◆ **REQUEST**
Leave out the pictures; transcribe all else exactly.

◆ **SUPPLIED INFORMATION**
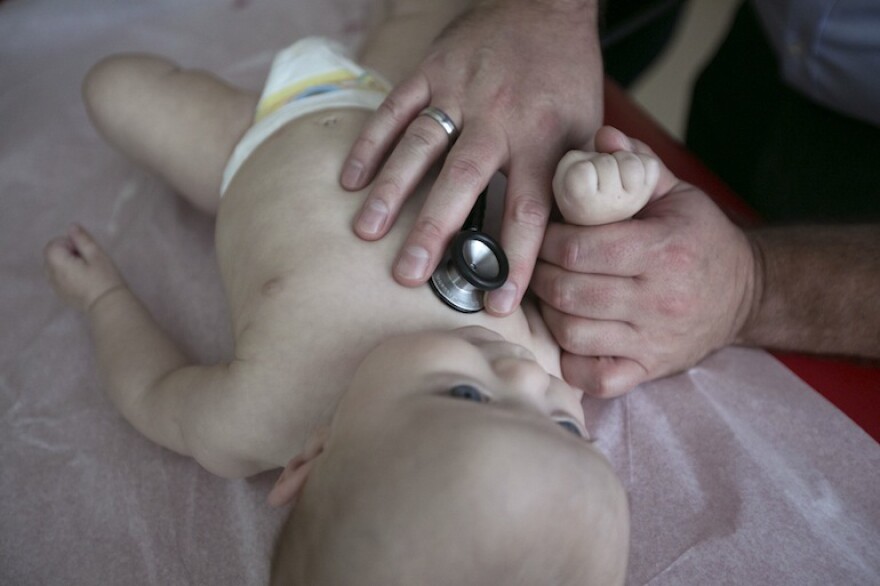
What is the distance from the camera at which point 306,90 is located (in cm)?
115

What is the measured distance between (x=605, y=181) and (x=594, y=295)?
15cm

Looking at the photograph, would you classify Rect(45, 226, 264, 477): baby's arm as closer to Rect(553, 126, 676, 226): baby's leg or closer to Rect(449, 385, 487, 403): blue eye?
Rect(449, 385, 487, 403): blue eye

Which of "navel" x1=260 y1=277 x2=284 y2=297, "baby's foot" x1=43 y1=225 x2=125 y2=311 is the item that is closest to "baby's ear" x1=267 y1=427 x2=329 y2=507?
"navel" x1=260 y1=277 x2=284 y2=297

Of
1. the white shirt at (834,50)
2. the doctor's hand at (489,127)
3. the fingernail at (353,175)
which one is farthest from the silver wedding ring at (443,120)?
the white shirt at (834,50)

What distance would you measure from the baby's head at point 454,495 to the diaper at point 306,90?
568mm

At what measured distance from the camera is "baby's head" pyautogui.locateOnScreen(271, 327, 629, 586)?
569mm

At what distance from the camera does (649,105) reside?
290 centimetres

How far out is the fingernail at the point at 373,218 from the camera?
88 centimetres

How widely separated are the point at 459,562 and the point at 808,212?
3.82 ft

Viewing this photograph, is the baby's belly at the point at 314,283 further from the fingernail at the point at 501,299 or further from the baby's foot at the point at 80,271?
the baby's foot at the point at 80,271

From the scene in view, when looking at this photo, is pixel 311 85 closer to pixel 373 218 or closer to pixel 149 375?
pixel 373 218

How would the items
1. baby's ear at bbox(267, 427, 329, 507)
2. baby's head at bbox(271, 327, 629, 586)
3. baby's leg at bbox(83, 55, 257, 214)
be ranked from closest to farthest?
1. baby's head at bbox(271, 327, 629, 586)
2. baby's ear at bbox(267, 427, 329, 507)
3. baby's leg at bbox(83, 55, 257, 214)

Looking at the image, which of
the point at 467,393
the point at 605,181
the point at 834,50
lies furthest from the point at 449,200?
the point at 834,50

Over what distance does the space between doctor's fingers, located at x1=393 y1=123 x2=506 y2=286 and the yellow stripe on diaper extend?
29 cm
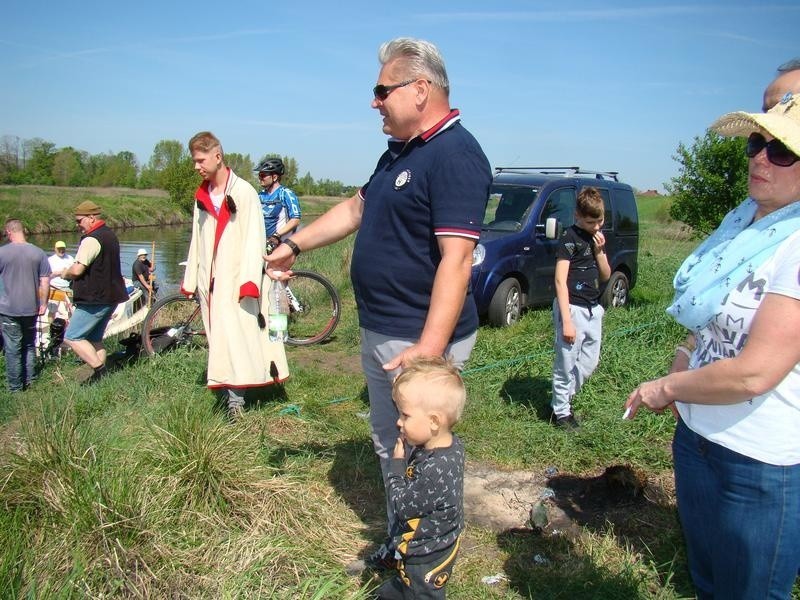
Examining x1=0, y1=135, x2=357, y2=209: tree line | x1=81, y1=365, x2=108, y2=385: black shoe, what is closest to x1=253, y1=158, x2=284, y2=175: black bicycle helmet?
x1=81, y1=365, x2=108, y2=385: black shoe

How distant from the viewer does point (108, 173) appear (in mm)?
82875

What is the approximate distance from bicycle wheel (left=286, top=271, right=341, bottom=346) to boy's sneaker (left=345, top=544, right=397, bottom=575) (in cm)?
479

◆ **RESPONSE TO THIS EXERCISE**
What is the distance from the camera at which point 306,90 is located (in cm)?
115

What is the measured distance between (x=605, y=181) and (x=594, y=295)?
15cm

Looking at the photograph, would you classify Rect(45, 226, 264, 477): baby's arm as closer to Rect(553, 126, 676, 226): baby's leg or closer to Rect(449, 385, 487, 403): blue eye?
Rect(449, 385, 487, 403): blue eye

Which of "navel" x1=260 y1=277 x2=284 y2=297, "baby's foot" x1=43 y1=225 x2=125 y2=311 is the item that is closest to "baby's ear" x1=267 y1=427 x2=329 y2=507?
"navel" x1=260 y1=277 x2=284 y2=297

Of
1. the white shirt at (834,50)
2. the doctor's hand at (489,127)
3. the fingernail at (353,175)
which one is farthest from the silver wedding ring at (443,120)?
the white shirt at (834,50)

What distance would you measure from the baby's head at point 454,495 to the diaper at point 306,90?
568mm

At what measured distance from the camera is "baby's head" pyautogui.locateOnScreen(271, 327, 629, 586)?
569mm

At what distance from the camera does (649,105) reside?
290 centimetres

How far out is the fingernail at the point at 373,218 from the camera?
88 centimetres

How widely separated are the point at 459,562 and the point at 808,212?
3.82 ft

Viewing this photograph, is the baby's belly at the point at 314,283 further from the fingernail at the point at 501,299 or further from the baby's foot at the point at 80,271?
the baby's foot at the point at 80,271

From the scene in view, when looking at this photo, is pixel 311 85 closer to pixel 373 218 or closer to pixel 149 375?
pixel 373 218

How would the items
1. baby's ear at bbox(267, 427, 329, 507)
2. baby's head at bbox(271, 327, 629, 586)
3. baby's leg at bbox(83, 55, 257, 214)
be ranked from closest to farthest?
1. baby's head at bbox(271, 327, 629, 586)
2. baby's ear at bbox(267, 427, 329, 507)
3. baby's leg at bbox(83, 55, 257, 214)

Looking at the image, which of
the point at 467,393
the point at 605,181
the point at 834,50
lies furthest from the point at 449,200?
the point at 834,50

Over what distance does the space between doctor's fingers, located at x1=393 y1=123 x2=506 y2=286 and the yellow stripe on diaper extend?
29 cm
Examining x1=0, y1=135, x2=357, y2=209: tree line | x1=81, y1=365, x2=108, y2=385: black shoe, what is closest to x1=253, y1=158, x2=284, y2=175: black bicycle helmet?
x1=81, y1=365, x2=108, y2=385: black shoe

How distant from the viewer does point (108, 173) appear (in mm)?
82875

What is the approximate distance from bicycle wheel (left=286, top=271, right=341, bottom=346) to boy's sneaker (left=345, top=544, right=397, bottom=575) (in cm)?
479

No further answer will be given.